-------- Records supplied

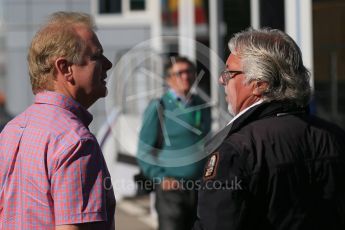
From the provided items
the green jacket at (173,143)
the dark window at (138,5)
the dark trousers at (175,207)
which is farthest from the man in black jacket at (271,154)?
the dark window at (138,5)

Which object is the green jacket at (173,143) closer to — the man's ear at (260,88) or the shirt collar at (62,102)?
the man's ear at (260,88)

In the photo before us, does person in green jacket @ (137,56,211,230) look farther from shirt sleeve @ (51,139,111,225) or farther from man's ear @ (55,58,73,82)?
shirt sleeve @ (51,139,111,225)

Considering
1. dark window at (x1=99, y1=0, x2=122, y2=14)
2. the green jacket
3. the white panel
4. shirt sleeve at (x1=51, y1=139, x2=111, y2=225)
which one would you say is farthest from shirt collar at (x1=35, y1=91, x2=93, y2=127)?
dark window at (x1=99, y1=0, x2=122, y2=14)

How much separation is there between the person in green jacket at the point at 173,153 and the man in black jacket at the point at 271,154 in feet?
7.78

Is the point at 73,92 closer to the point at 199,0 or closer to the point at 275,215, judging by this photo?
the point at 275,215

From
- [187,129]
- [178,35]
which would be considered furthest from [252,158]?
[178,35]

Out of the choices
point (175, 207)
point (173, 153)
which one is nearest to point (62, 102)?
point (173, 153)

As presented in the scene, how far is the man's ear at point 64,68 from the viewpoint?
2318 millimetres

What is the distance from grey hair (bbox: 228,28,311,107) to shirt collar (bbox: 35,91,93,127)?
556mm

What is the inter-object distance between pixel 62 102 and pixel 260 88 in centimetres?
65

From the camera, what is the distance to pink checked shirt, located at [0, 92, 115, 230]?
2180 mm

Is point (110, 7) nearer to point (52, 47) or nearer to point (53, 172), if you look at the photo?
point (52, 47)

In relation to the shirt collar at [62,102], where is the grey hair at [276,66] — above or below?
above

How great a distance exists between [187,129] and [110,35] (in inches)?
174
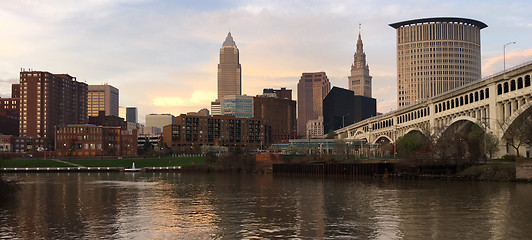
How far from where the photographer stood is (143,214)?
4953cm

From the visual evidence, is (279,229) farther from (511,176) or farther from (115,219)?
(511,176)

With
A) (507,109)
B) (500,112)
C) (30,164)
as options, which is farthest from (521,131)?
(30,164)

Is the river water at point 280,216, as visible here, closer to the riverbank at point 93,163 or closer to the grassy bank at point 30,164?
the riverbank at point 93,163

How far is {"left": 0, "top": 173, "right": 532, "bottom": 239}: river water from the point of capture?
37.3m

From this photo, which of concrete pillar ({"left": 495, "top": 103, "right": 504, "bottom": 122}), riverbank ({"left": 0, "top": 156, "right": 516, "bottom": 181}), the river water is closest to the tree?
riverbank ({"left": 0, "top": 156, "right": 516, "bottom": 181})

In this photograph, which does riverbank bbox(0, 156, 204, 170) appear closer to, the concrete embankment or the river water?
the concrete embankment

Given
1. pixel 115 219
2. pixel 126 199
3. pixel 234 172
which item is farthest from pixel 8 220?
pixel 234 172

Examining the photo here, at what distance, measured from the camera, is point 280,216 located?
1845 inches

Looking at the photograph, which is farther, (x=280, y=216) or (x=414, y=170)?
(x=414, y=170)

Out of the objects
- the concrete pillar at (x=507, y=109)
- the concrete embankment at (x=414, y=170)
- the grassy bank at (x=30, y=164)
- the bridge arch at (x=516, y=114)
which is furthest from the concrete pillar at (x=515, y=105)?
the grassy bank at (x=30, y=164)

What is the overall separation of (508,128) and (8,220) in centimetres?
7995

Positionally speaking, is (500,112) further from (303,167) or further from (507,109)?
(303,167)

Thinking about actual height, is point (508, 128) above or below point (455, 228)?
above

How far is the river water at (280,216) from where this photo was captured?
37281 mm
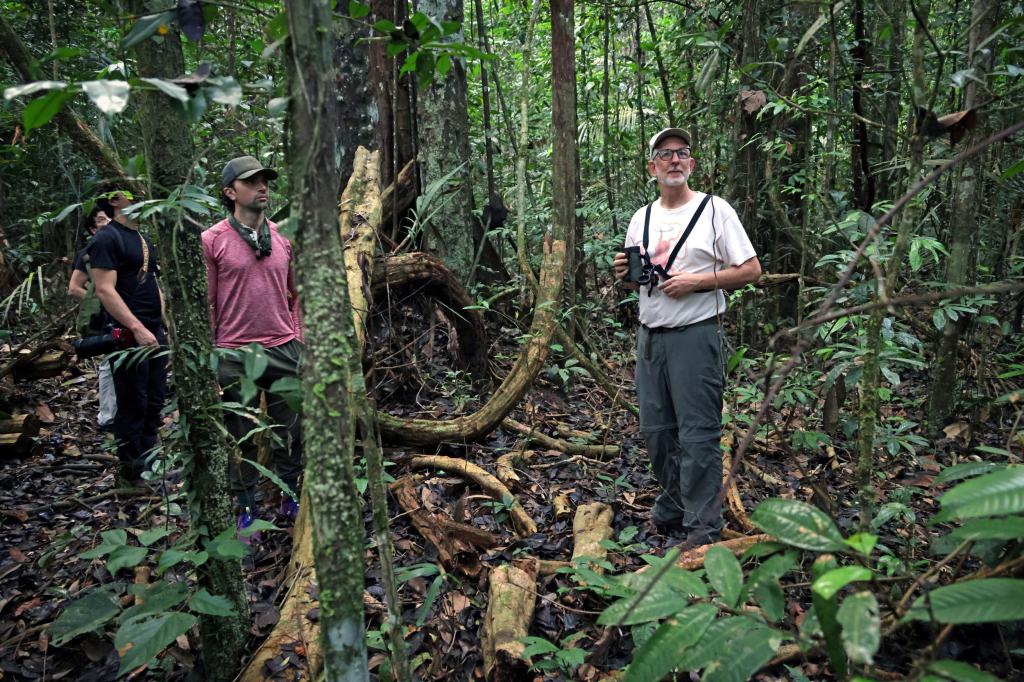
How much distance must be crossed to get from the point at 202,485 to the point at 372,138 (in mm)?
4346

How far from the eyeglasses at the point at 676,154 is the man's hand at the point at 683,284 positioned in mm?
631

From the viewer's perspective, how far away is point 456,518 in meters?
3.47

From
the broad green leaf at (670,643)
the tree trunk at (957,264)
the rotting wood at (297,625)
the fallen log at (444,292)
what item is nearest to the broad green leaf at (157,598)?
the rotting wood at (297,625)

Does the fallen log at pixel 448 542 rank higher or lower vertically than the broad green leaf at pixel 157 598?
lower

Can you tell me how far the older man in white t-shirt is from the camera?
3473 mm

----------------

Aim: Without the pictures, copy the material exactly as given.

Solution for this exercise:
From the provided items
the green jacket at (173,143)
the dark window at (138,5)
the dark trousers at (175,207)
which is farthest from the man in black jacket at (271,154)?
the dark window at (138,5)

Which object is the green jacket at (173,143) closer to — the man's ear at (260,88) or the shirt collar at (62,102)?
the man's ear at (260,88)

In the photo before us, does person in green jacket @ (137,56,211,230) look farther from shirt sleeve @ (51,139,111,225) or farther from man's ear @ (55,58,73,82)?
shirt sleeve @ (51,139,111,225)

Considering
1. dark window at (x1=99, y1=0, x2=122, y2=14)
2. the green jacket
3. the white panel
4. shirt sleeve at (x1=51, y1=139, x2=111, y2=225)
which one would you say is farthest from shirt collar at (x1=35, y1=91, x2=93, y2=127)?
dark window at (x1=99, y1=0, x2=122, y2=14)

How much separation is there between the person in green jacket at the point at 173,153 and the man in black jacket at the point at 271,154 in feet?
7.78

Is the point at 73,92 closer to the point at 199,0 or closer to the point at 275,215, judging by this photo?
the point at 275,215

From
- [187,129]
- [178,35]
which would be considered furthest from [252,158]?
[178,35]

Out of the choices
point (175, 207)
point (173, 153)
which one is nearest to point (62, 102)?
point (173, 153)

As presented in the scene, how far is the man's ear at point 64,68 from the viewpoint?
2318 millimetres

What is the distance from grey hair (bbox: 228,28,311,107) to shirt collar (bbox: 35,91,93,127)?
556mm

What is the inter-object distance between pixel 62 102 and pixel 260 88 in centimetres?
65

From the camera, what is the distance to pink checked shirt, located at [0, 92, 115, 230]?
2180 mm

Is point (110, 7) nearer to point (52, 47) or nearer to point (53, 172), if you look at the photo?
point (52, 47)

In relation to the shirt collar at [62,102], where is the grey hair at [276,66] — above or below?
above

How great a distance exists between [187,129] and [110,35] (in inches)?
174
How far from where the photographer stood is (143,214)?
4953cm

From the visual evidence, is (279,229) farther from (511,176) or farther from (115,219)?
(511,176)

With
A) (507,109)
B) (500,112)
C) (30,164)
as options, which is farthest from (521,131)?
(30,164)

Is the river water at point 280,216, as visible here, closer to the riverbank at point 93,163 or closer to the grassy bank at point 30,164?
the riverbank at point 93,163

How far is {"left": 0, "top": 173, "right": 532, "bottom": 239}: river water from the point of capture?
37.3m

From this photo, which of concrete pillar ({"left": 495, "top": 103, "right": 504, "bottom": 122}), riverbank ({"left": 0, "top": 156, "right": 516, "bottom": 181}), the river water is closest to the tree?
riverbank ({"left": 0, "top": 156, "right": 516, "bottom": 181})

In this photograph, which does riverbank bbox(0, 156, 204, 170) appear closer to, the concrete embankment or the river water?
the concrete embankment

Given
1. pixel 115 219
2. pixel 126 199
3. pixel 234 172
which item is farthest from pixel 8 220?
pixel 234 172

Examining the photo here, at what distance, measured from the camera, is point 280,216 located?
1845 inches

Looking at the photograph, which is farther, (x=280, y=216) or (x=414, y=170)?
(x=414, y=170)

Out of the objects
- the concrete pillar at (x=507, y=109)
- the concrete embankment at (x=414, y=170)
- the grassy bank at (x=30, y=164)
- the bridge arch at (x=516, y=114)
which is furthest from the concrete pillar at (x=515, y=105)?
the grassy bank at (x=30, y=164)

What is the overall separation of (508,128) and (8,220) in centimetres?
7995

Positionally speaking, is (500,112) further from (303,167) or further from (507,109)?
(303,167)

Thinking about actual height, is point (508, 128) above or below point (455, 228)?
above

How far is the river water at (280,216) from where this photo was captured?
37281 mm
How much distance must be crossed to get from the point at 202,485 to the point at 372,138 (in mm)?
4346

How far from the eyeglasses at the point at 676,154 is the man's hand at the point at 683,284 positioned in mm?
631

From the viewer's perspective, how far away is point 456,518 in meters?
3.47

From
the broad green leaf at (670,643)
the tree trunk at (957,264)
the rotting wood at (297,625)
the fallen log at (444,292)
what item is nearest to the broad green leaf at (157,598)?
the rotting wood at (297,625)

Does the fallen log at pixel 448 542 rank higher or lower vertically than the broad green leaf at pixel 157 598?
lower

Can you tell me how far the older man in white t-shirt is from the camera?
3473 mm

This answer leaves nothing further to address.